» Quoted text:
— Start —

Top Ten Slasher Movies

It’s the month of October here at Grimdark Magazine and time to discuss all things scary. This article will deal with one of my favorite subjects: slasher films!

Slasher films are the burger and fries of horror films. There are some that reach the height of cinematic classics and the vast majority that just provide a cheap thrill for your movie ticket (back when movie theaters still existed). For the purposes of this list, slasher movies are defined as survival stories about a group of people being stalked by a relentless unstoppable killer in a confined environment. They can be science fiction, horror, comedy, or even fantastical if they have these elements.

Technically, this would mean Agatha Christie’s And Then There Were None was the first slasher movie, but I find that an amusing quality rather than a disqualifying one. The heyday of slasher movie was the late Seventies to late Nineties, however. This twenty-year period is when the most iconic slashers in film were created and were still able to be treated with a modicum of terrifying respect.

10. Tucker and Dale versus Evil

I had a lot of choices that could have gone in here and a few of the ones I chose this over should probably be on this list over it (Child’s Play, The Hills Have Eyes, Candyman, and Return of the Living Dead). However, this movie is just hilarious and sends up just as many slasher tropes as Scream. Two lovable hillbillies are going to a cabin in the middle of the woods to have a weekend of fun. Unfortunately, they get mistaken for a pair of serial killers by a group of college kids who assume they’re in a horror movie. Hilarity ensues as does an impressive body count due to these college kids being the dumbest teens in the history of these movies.

9. Behind the Mask: The Rise of Leslie Vernon

A dark horse candidate for this list, Behind the Mask is an incredibly fun movie about a documentary team that decides to investigate a real-life slasher named Leslie Vernon. In this universe, all slashers are real but seem to be more special effects men than supernatural serial killers. Leslie, himself, seems like Xander from Buffy more than Jason Voorhees. He’s so disarming that the documentary crew becomes immersed in his dorky quest to become a slasher. It’s only as things reach their fruition that they realize he’s not kidding. This movie is an amazing homage to slasher movies and anyone who loves the genre will love it. Robert Englund guest stars as a serial-killer hunting psychologist in the style of Doctor Loomis.

8. The Evil Dead 2

Bruce Campbell is as iconic as Freddy Krueger and Jason Voorhees in his own way. Note: I said Bruce Campbell versus Ashley “Ash” Williams. The Evil Dead movies are a major part of this. While Army of Darkness is probably the best of the three films, so many tropes come from the first two movies that it’d be a mistake note to include it. The Evil Dead 2 is effectively a remake of the first film for the first thirty minutes or so and all the better for it. It is a delightful mix of horror, comedy, and sheer insanity that everyone should see.

— End —

» Given data:
— Start —

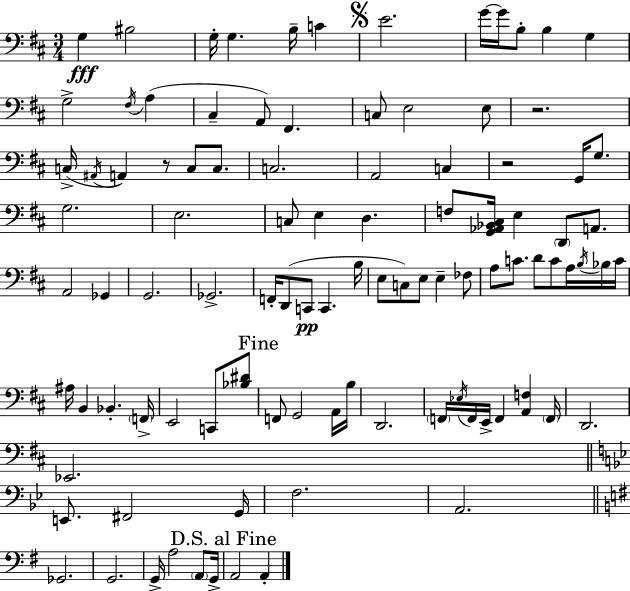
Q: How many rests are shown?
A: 3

— End —

» The tasks:
1. Answer the following from the slasher movie article:
(a) Which period does it name as the heyday of slasher movies?
(b) Who guest stars in Behind the Mask: The Rise of Leslie Vernon, and in what role?
(c) Which of the three Evil Dead films does it call probably the best?
2. Decide whether each statement agrees with the slasher movie article. Answer yes or no, and quote the words that settle it.
(a) In Tucker and Dale versus Evil, a group of college kids mistakes the two main characters for serial killers.
(b) Behind the Mask presents its slashers as supernatural serial killers.
(c) The Evil Dead 2 works as a remake of the first film for about its first hour.

» Task results:
1.
(a) The late Seventies to the late Nineties.
(b) Robert Englund, as a serial-killer hunting psychologist in the style of Doctor Loomis.
(c) Army of Darkness.

2.
(a) Yes: "they get mistaken for a pair of serial killers by a group of college kids"
(b) No: "all slashers are real but seem to be more special effects men than supernatural serial killers"
(c) No: "The Evil Dead 2 is effectively a remake of the first film for the first thirty minutes or so"